When a run breaks, an agent fixes it and reruns
Most automations break the first time something upstream shifts. A field gets renamed, a login expires, an API is slow for a minute, and the run dies. Auto-fix treats that kind of failure as part of the job. When a process run fails, Neudash starts an agent session on it: the agent reads the process documentation, works out what changed, updates the code, and reruns the work. You are not waking up to a silent stall.
It handles the routine breaks, you handle the decisions
Auto-fix sits in the run lifecycle, after a run fails and before you would otherwise get paged. It is built for the ordinary, recoverable failures that need a quick patch rather than a rethink. When a break is new and needs a human decision about what the automation should do, it leaves that to you and says so, rather than guessing. Auto-fix can be turned on or off per process, so the workflows where you want hands-on control keep it, and the rest can self-heal while you sleep.

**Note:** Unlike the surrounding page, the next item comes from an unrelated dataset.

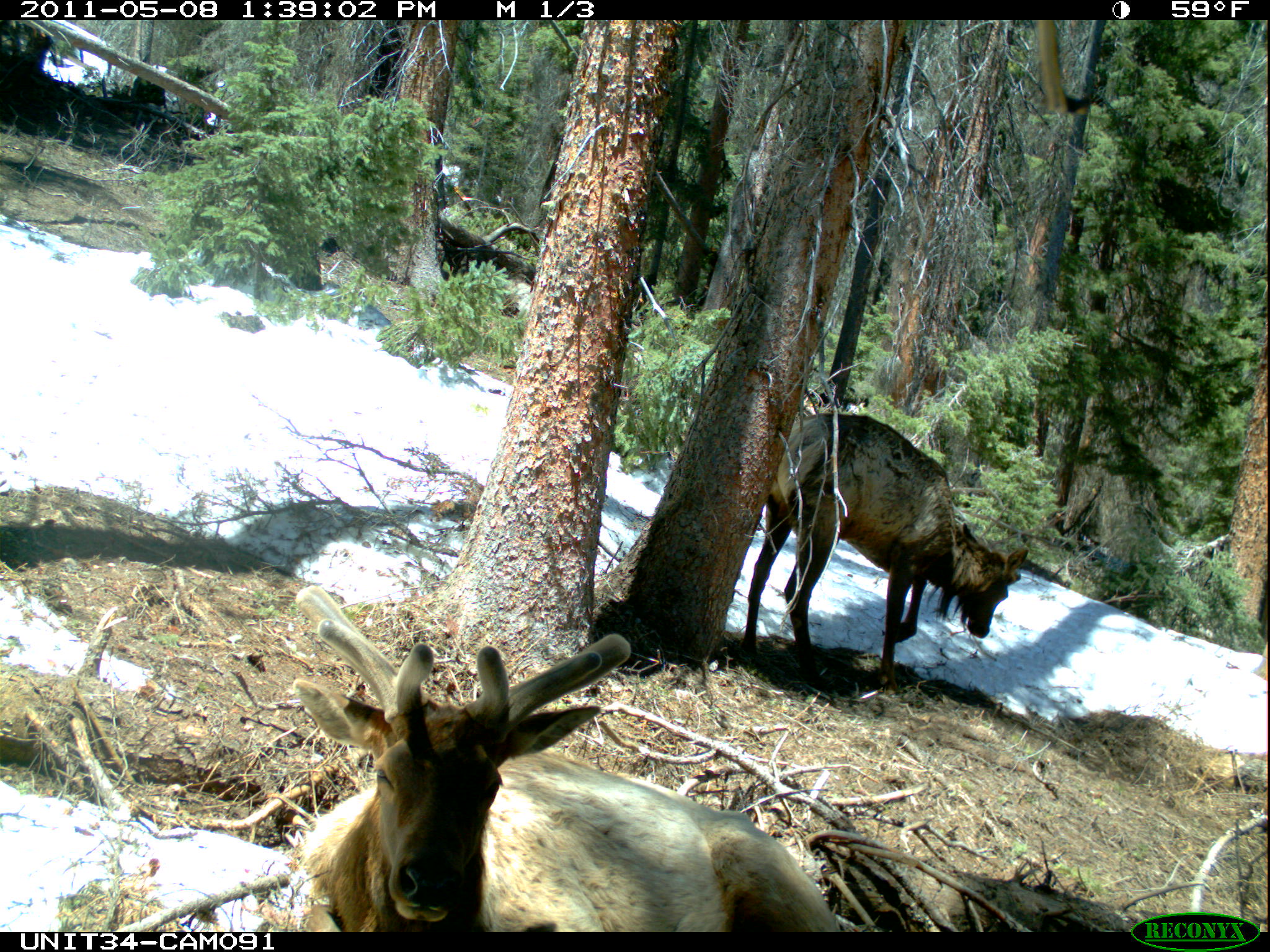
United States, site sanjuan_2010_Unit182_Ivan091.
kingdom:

It queues failures and keeps you posted
If several runs fail while a repair is already underway, they queue up and get handled together instead of spinning off competing fixes for the same issue. You get notified by email or Slack when an auto-fix session starts, and the session history and summaries stay in Neudash for you to review whenever you want.
You see exactly what changed
Every repair is recorded on the process: the failed run, the diagnosis, the change the agent made, and the rerun result. You get a plain-language summary of what was wrong and how it was fixed, so you stay in control of the process and can see what happened instead of finding a quiet failure days later.